Prompt A
For the forum thread on wine, mark each statement yes or no depending on whether the thread agrees with it, and quote the words that decide it. (i) anewguy has tried lambrusco and white zinfandel. (ii) MrRippedZilla says wine is harmful even in moderation. (iii) NbleSavage recommends drinking Woodford Reserve at any time.

Text section
____
Jesus gets pissed if u don't drink wine


----------



## BigGameHunter (Mar 9, 2016)

Rex-Goliath 47lb rooster

Right from the bottle

Halllaluuyaya


----------



## anewguy (Mar 9, 2016)

I've only tried lambrusco (cheap) and white zinfandel.  Anyone got a recommendation for a healthy one that doesn't taste like a butthole?


----------



## MrRippedZilla (Mar 9, 2016)

In moderation, wine is fine regardless of your bodycomp goals - its a diuretic so I don't see how it would be detrimental even during prep time. 
In excess...different story.


----------



## NbleSavage (Mar 9, 2016)

Buncha Sheilas need to discover bourbon. Woodford Reserve, but only when you've earned it.


----------



## DieYoungStrong (Mar 10, 2016)
____
Stored records
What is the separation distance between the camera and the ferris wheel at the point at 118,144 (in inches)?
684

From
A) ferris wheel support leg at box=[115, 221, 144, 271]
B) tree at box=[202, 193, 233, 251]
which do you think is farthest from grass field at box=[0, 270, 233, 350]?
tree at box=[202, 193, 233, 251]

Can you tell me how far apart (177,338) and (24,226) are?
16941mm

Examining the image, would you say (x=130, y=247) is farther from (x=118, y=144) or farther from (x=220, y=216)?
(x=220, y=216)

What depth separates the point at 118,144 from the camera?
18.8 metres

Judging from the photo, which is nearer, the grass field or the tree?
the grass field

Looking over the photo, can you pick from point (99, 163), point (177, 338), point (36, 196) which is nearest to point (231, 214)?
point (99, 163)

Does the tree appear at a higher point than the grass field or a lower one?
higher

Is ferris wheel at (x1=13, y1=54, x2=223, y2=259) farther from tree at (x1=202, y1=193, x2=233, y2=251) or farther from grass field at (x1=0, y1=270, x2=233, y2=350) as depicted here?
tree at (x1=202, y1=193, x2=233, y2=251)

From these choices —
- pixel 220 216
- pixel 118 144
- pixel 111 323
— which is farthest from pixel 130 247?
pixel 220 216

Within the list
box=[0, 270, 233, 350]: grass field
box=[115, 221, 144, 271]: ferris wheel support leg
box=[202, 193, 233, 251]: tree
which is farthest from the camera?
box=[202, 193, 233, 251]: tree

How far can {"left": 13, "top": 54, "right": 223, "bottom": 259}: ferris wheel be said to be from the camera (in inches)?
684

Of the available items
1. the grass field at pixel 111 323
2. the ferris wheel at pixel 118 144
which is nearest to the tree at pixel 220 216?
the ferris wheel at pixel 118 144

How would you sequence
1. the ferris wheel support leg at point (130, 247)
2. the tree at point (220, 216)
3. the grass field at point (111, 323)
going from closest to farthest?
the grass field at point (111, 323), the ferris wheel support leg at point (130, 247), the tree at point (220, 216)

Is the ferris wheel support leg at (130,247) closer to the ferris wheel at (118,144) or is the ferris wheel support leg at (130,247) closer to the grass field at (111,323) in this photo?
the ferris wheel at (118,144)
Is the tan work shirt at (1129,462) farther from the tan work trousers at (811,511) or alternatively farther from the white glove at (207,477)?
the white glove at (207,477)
____
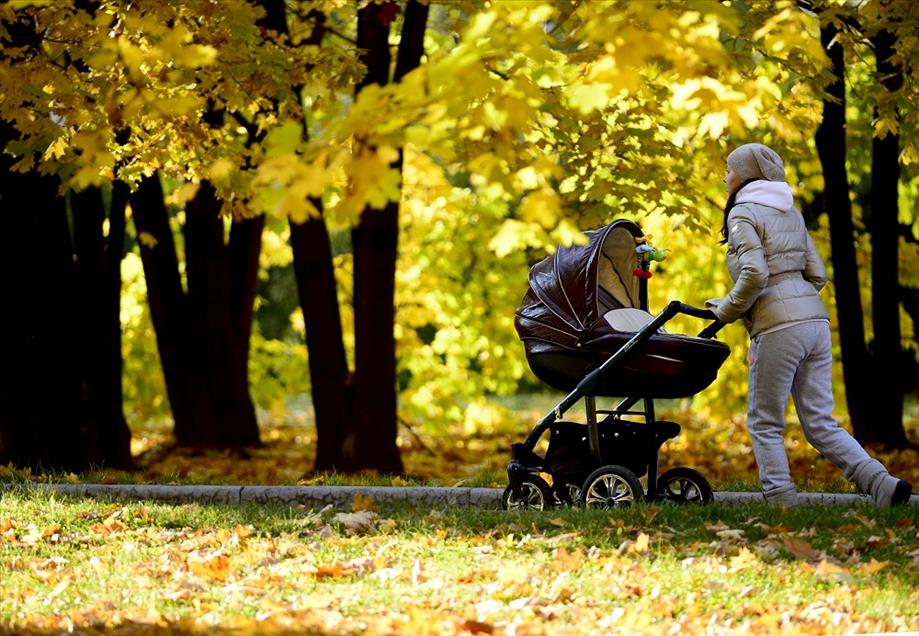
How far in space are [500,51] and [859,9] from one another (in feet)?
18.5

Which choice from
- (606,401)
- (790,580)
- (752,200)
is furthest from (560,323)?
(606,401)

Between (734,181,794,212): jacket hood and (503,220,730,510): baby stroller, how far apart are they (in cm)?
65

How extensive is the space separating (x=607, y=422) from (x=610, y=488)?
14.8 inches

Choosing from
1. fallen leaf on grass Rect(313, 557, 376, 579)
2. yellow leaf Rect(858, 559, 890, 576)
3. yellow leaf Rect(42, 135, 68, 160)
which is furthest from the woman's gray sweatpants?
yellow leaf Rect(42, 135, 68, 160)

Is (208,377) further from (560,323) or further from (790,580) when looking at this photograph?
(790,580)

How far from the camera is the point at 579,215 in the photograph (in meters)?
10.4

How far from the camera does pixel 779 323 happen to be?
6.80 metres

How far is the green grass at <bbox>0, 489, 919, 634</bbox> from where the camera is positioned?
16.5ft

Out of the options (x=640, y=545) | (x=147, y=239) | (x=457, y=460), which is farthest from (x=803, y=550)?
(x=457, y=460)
____
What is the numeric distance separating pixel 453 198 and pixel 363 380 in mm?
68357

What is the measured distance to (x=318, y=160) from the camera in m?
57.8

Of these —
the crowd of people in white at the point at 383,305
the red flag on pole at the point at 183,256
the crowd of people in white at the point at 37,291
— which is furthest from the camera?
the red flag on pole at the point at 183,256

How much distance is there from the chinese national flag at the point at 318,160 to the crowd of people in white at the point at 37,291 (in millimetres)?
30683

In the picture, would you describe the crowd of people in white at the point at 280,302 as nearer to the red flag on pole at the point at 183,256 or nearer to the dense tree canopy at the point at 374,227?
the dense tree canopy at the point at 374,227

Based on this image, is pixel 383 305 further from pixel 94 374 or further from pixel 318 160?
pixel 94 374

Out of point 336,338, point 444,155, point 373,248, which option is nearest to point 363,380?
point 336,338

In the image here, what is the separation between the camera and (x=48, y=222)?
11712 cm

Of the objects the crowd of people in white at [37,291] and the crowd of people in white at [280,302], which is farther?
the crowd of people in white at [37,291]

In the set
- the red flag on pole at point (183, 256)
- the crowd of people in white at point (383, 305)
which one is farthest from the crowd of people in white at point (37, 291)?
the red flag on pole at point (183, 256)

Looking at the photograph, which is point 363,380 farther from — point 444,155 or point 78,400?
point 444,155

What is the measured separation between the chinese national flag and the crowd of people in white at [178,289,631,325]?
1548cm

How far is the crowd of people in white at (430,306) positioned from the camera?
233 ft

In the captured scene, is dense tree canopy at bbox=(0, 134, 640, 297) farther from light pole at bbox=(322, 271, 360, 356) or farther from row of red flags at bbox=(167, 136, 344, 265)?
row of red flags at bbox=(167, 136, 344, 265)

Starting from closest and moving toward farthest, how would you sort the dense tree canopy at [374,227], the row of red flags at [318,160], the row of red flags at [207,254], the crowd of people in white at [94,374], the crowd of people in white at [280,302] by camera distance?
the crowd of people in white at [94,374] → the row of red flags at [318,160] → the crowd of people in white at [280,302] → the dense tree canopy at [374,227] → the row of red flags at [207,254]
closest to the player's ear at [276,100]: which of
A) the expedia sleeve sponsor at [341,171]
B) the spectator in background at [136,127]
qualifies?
____
Prompt B
Please return each line of the records that contains the word "farther".

Correct output A
(i) Yes: "I've only tried lambrusco (cheap) and white zinfandel."
(ii) No: "In moderation, wine is fine regardless of your bodycomp goals"
(iii) No: "Woodford Reserve, but only when you've earned it."

Correct output B
Examining the image, would you say (x=130, y=247) is farther from (x=118, y=144) or farther from (x=220, y=216)?
Is ferris wheel at (x1=13, y1=54, x2=223, y2=259) farther from tree at (x1=202, y1=193, x2=233, y2=251) or farther from grass field at (x1=0, y1=270, x2=233, y2=350) as depicted here?
Is the tan work shirt at (1129,462) farther from the tan work trousers at (811,511) or alternatively farther from the white glove at (207,477)?
Of the objects the crowd of people in white at [37,291] and the crowd of people in white at [280,302], which is farther?
Looking at the photograph, which is point 363,380 farther from — point 444,155 or point 78,400?
In the captured scene, is dense tree canopy at bbox=(0, 134, 640, 297) farther from light pole at bbox=(322, 271, 360, 356) or farther from row of red flags at bbox=(167, 136, 344, 265)?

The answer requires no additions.